A Sequence Classification Head: This head is responsible for category/topic classification. It analyzes the overall meaning of the request to assign it to a predefined category (e.g., “math”, “general inquiry”), aligning with the semantic understanding processes discussed earlier.
A Token Classification Head: This head performs PII detection by examining individual tokens (words or sub-words) within the request to identify various types of personally identifiable information, supporting the privacy protection mechanisms.

Semantic caching

An extensible caching system that:

Caches queries and responses
Identifies when a new query is semantically similar to one in the cache
Returns cached responses for similar queries, reducing latency and eliminating unneeded use of backend hardware

Integration via envoy external processor

The router operates as an Envoy External Processor (ExtProc) filter, allowing it to:

Intercept incoming API requests
Examine and modify requests/responses
Make routing decisions without modifying client code

Figure 1. Illustration of LLM Model Selection: the semantic processor analyzes the prompts and chooses the best model based on the prompts’ knowledge domain.

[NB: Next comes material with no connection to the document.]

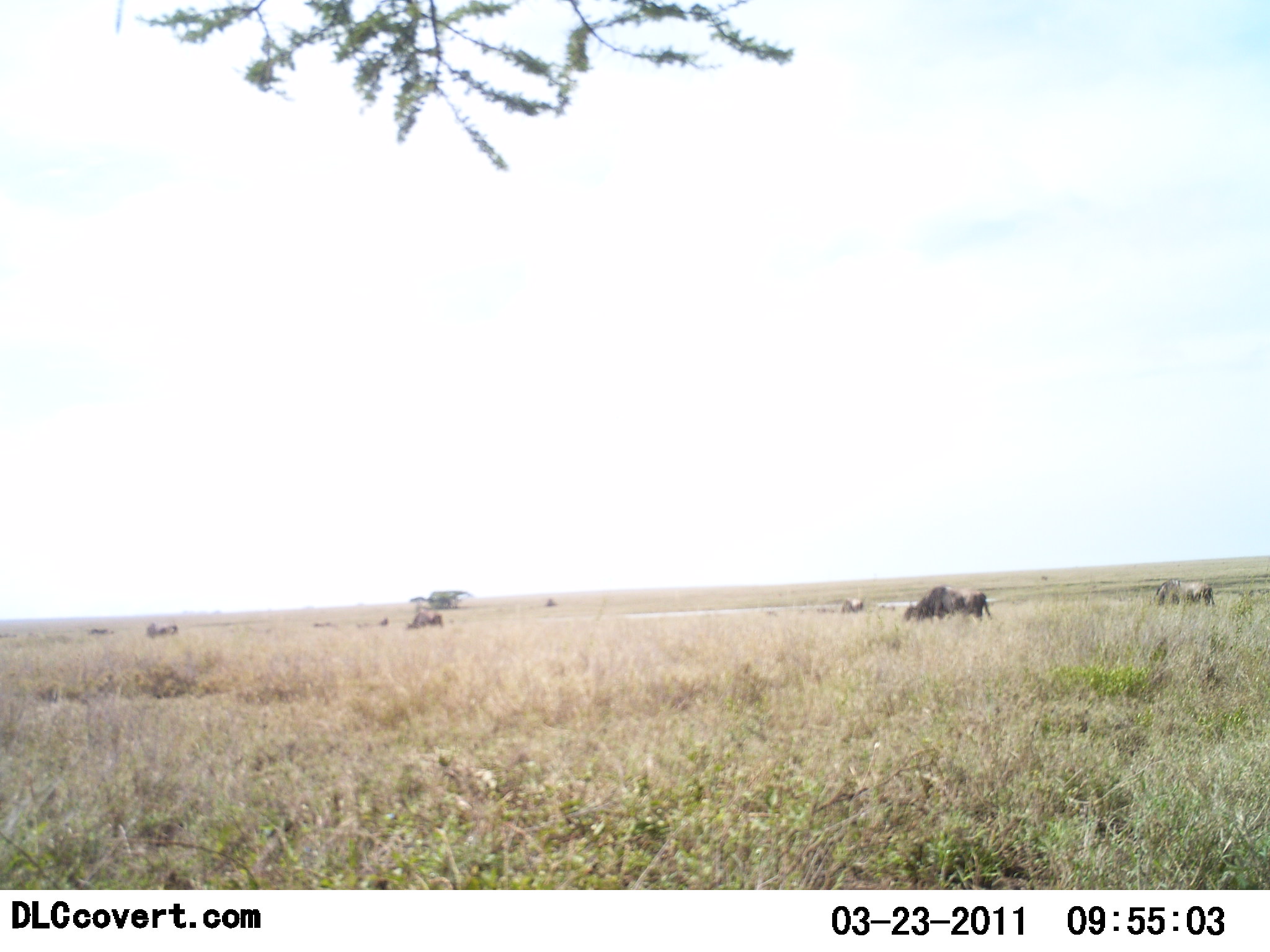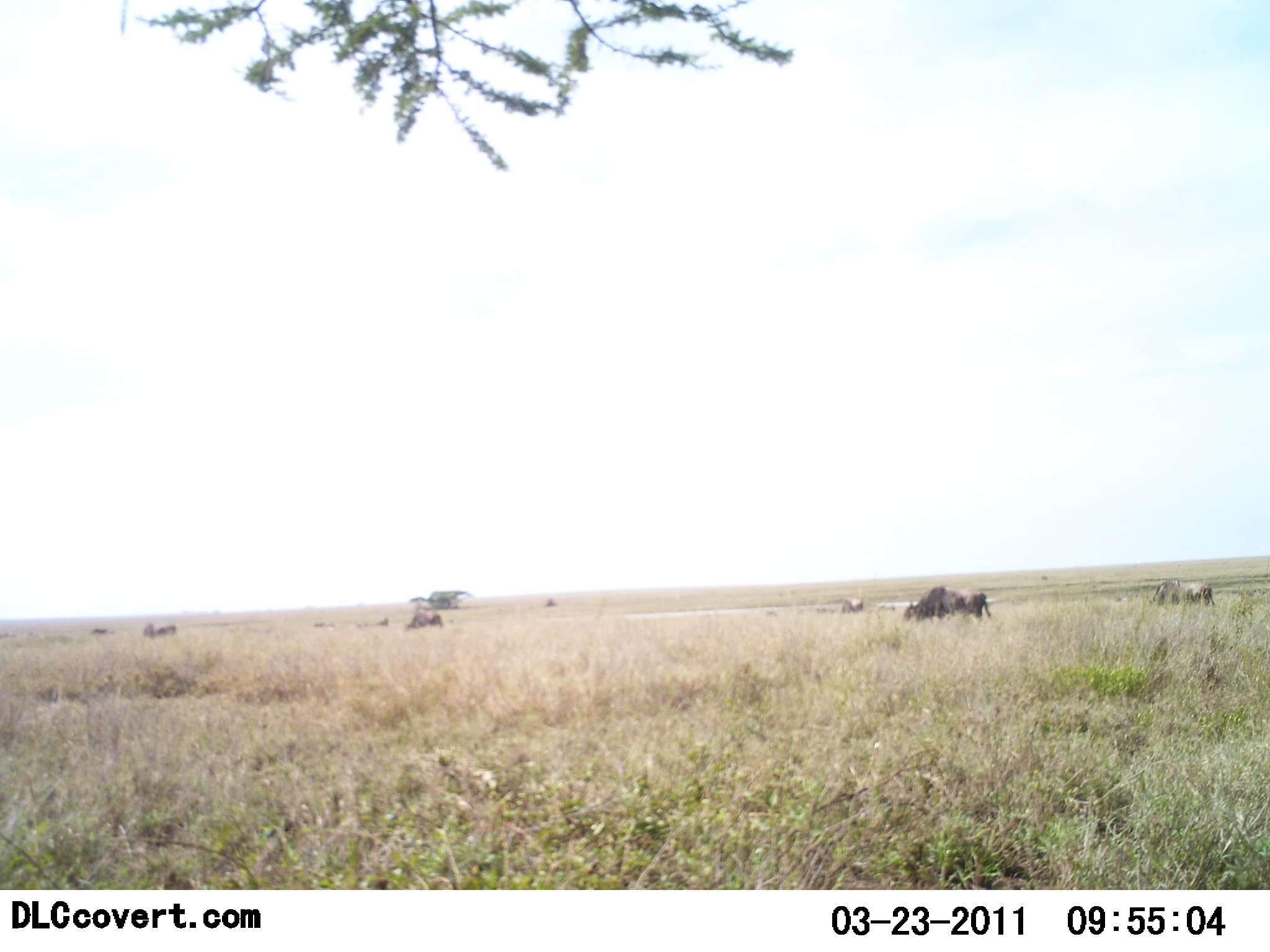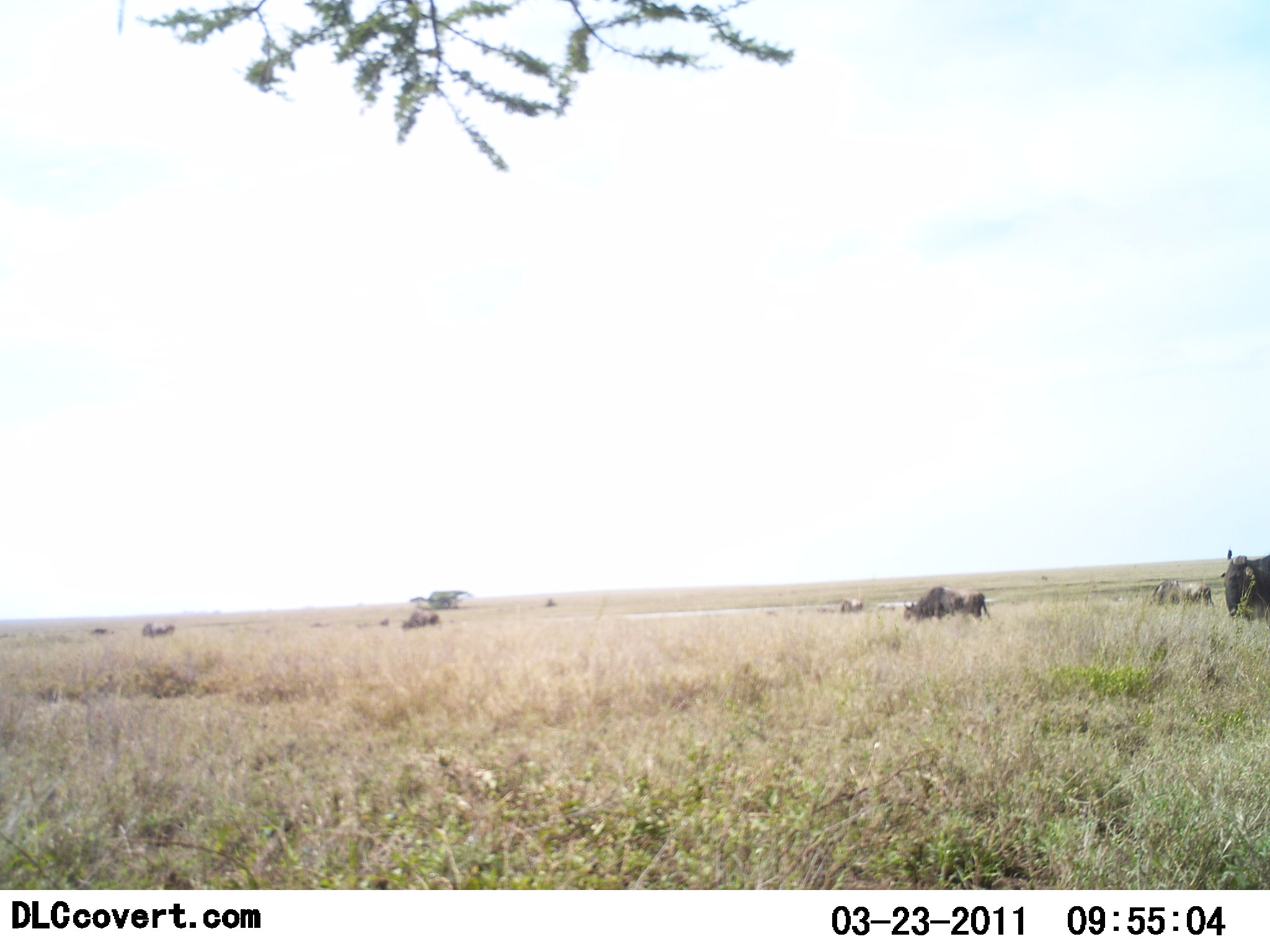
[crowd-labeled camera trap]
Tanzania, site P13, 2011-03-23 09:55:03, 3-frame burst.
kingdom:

High-performance Rust+Golang implementation

Implementing semantic processing in Envoy ExtProc for high performance and wide ecosystem adoption is challenging in the following ways:

Most Envoy ExtProc projects are written in Golang, and standard APIs exist. However, Golang has limited NLP capabilities.
While Python has a rich ecosystem in NLP and LLM, it is intrinsically not as efficient as Golang in intensive data processing use cases.

To address these challenges, we chose a new architecture that uses Rust and Golang. This architecture leverages:

Rust Candle Library: Provides efficient BERT embedding generation, similarity matching, and text classification.
Go FFI Bindings: Allow Golang programs to call the Rust functions directly
Golang-based ExtProc Server: Handles the communication with Envoy

Conclusion

The Semantic Router for LLM is an extensible solution for routing requests to the correct model. Through BERT embedding’s semantic understanding strength and Envoy ExtProc flexibility, it increases LLM deployment efficiency, performance, and economics. With the growing ecosystem of specialized AI models, smart routing is even more important. Integration with the Gateway API Inference Extension is an emerging development that would take semantic routing strength to Kubernetes/OpenShift-based AI/ML infrastructure and would enable even more efficient AI inference capabilities using llm-d.